Editor's Message
The Saga Continues...
Well into his second month in office, the fanfare surrounding our new president shows no signs of letting up. Although it seemed likely that Obama’s celebrity status would diminish once he got into office, his star is still rising—as evidenced by the cartoonish spectacle witnessed at the end of the recent budget address, when members of Congress climbed over one another to get the new chief executive’s autograph. On the campaign trail, and now from the White House, Obama and his team have displayed an incredible knack for stagecraft; our dashing leading man always seems to be in front of a perfect backdrop, whether adoring fans or military marching bands. As for the slightly more important matter of statecraft, achieving perfection in the Potomac swamp is asking a bit much; on some fronts—expanding college education, restoring more progressive taxation, restarting the national health care debate—the president is off to a very good start. But on two rather significant issues, the war in Iraq and the financial bailout, he is listening to the wrong advice.
The war in Iraq turns six years old this month. The costs—chief among them countless dead civilians, millions of displaced Iraqis, the many thousand U.S. lives lost or permanently scarred, and the eventual trillions in U.S. taxpayer money spent—far exceed any gains from this disaster. But in carrying out the campaign pledge that first enabled him to win the Democratic nomination, the commander in chief wrongly deferred to his subordinates. Leaving 35-50,000 “transitional forces” (as well as 150,000 private defense contractors) in Iraq past the 18-month deadline for withdrawal amounts to an indefinite continuation of the occupation. In listening to Bush allies like Secretary of Defense Robert Gates and General Petraeus, Obama has made John McCain and company very happy. Nothing boosts the bipartisan spirit quite like war.

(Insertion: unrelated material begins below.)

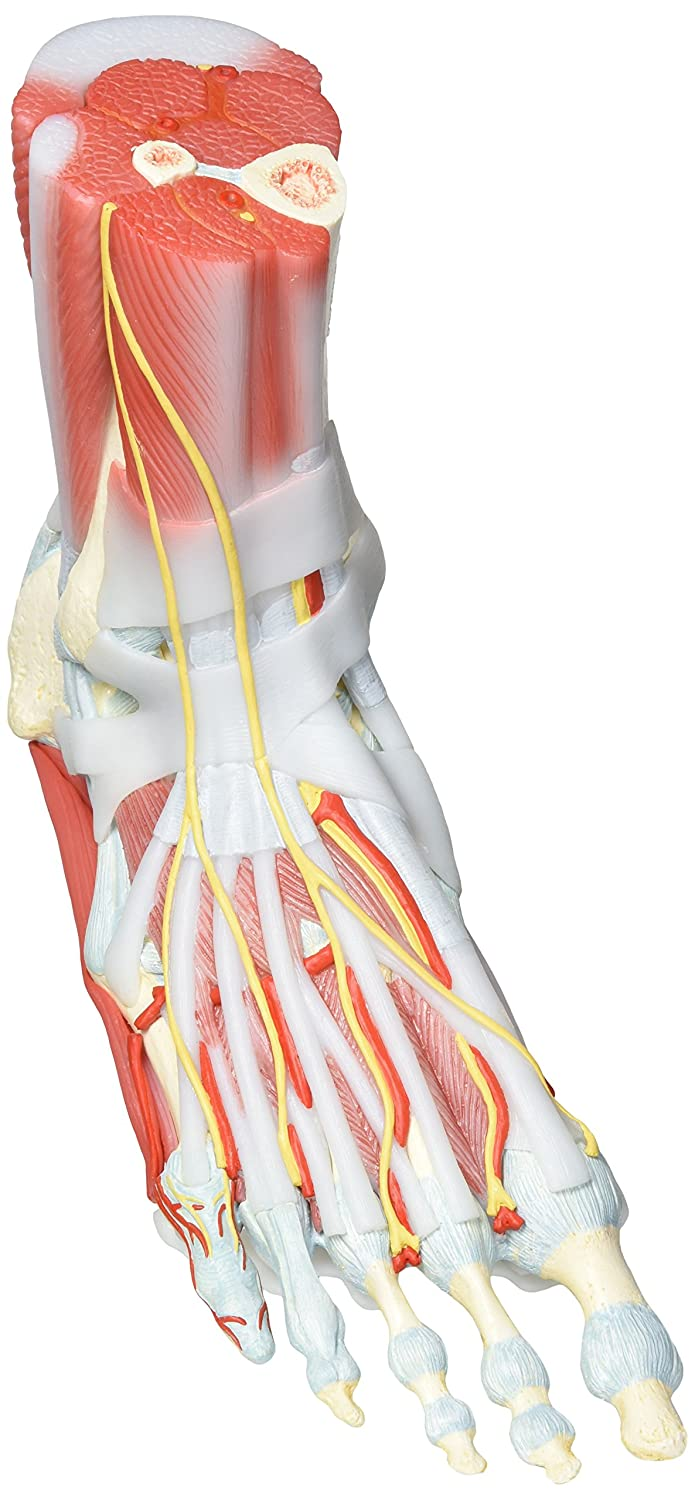 3b Scientific Foot Skeleton Model With Ligaments And Muscles 6 Part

Meanwhile, the bailout of Wall Street and large banks reaches its six-month anniversary this month. Heeding the advice of Treasury Secretary Tim Geithner and White House economic adviser Larry Summers, Obama is continuing to prop up Citibank and others with taxpayer money, without concrete assurances that they’ll actually open up lines of credit. In this space last month, I warned of the financial industrial complex taking shape—as it could lead us into boondoogles comparable to the one in Iraq. I hate broken records as much as the next guy, so I apologize for repeating this point two months in a row. Yet if I’m still saying it two years from now, the problem will not only be mine, and yours—but it will very likely have caused a certain star to come crashing back to earth.